During the summers and vacations between 1988 and 1992 I worked under the direction of Professor M. Frederick Hawthorne in the Department of Chemistry and Biochemistry at the University of California, Los Angeles on boron chemistry. My UCLA research began with the synthesis and purification of a variety of substituted organoboranes. I later worked on a Boron Neutron Capture Therapy of cancer project (BNCT) in conjunction with the City of Hope National Medical Center in Duarte, California. This project began with the solid phase Merrifield peptide synthesis of several tetradecapeptide manifolds equipped with the proper functional groups for later conjugation with 10B-enriched carborane-containing peptides. This boron containing manifold was to be linked with a tumor directing antibody, and attached in vivo to cancerous tumors.
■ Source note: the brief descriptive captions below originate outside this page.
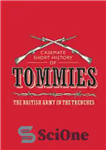 دانلود کتاب Tommies: The British Army in the Trenches – تامی: ارتش بریتانیا در سنگر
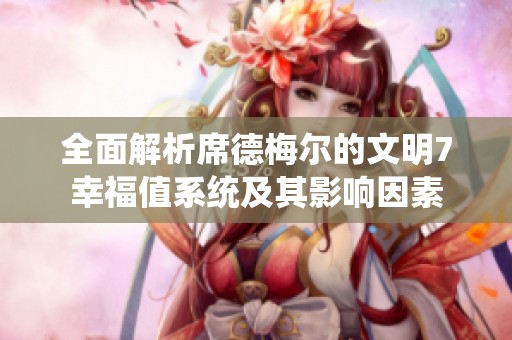 全面解析席德梅尔的文明7幸福值系统及其影响因素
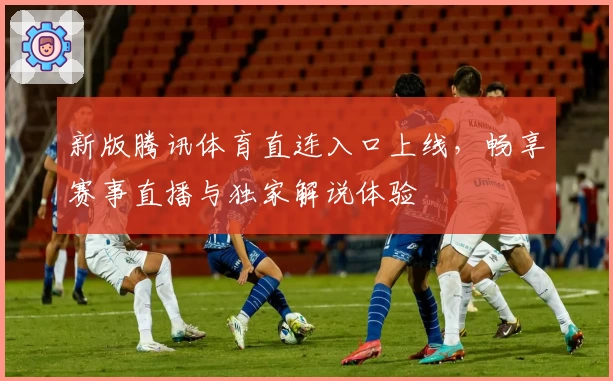 新版腾讯体育直连入口上线，畅享赛事直播与独家解说体验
A mild neutron flux would then destroy the cancerous tumor cells.
In the process of my studies I have utilized a number of synthetic techniques including inert atmosphere and high vacuum environments, extractions, sublimations, distillations, crystallizations, chromatography, including column and HPLC, Schlenk line, seeded growth, ion exchange, gel, hydrothermal, nonaqueous flux (phosphate, chloride, fluoride, sulfate, sulfite, nitrite, nitrate, hydroxide, oxide), and classical solid state techniques, and have had the opportunity to use a variety of instruments including powder X-ray diffractometers (Siemens D5000, Scintag, Rigaku), single crystal X-ray diffractometers (Siemens SMART, Huber, Enraf Nonius CAD4), thermogravimetric analyzer (TGA) (DuPont, Shimadzu), differential thermal analyzer (DTA), differential scanning calorimeter (DSC), solid phase Merrifield peptide synthesizer, 1H NMR, 13C NMR, 11B NMR, Fourier Transform IR Spectrometer, UV-Vis Spectrometer, FAB Mass Spectrometer, Atomic Absorption Spectrometer, Nd:YAG laser (Spectra Physics), potentiostat, galvanostat, and a SQUID Magnetometer (Quantum Design).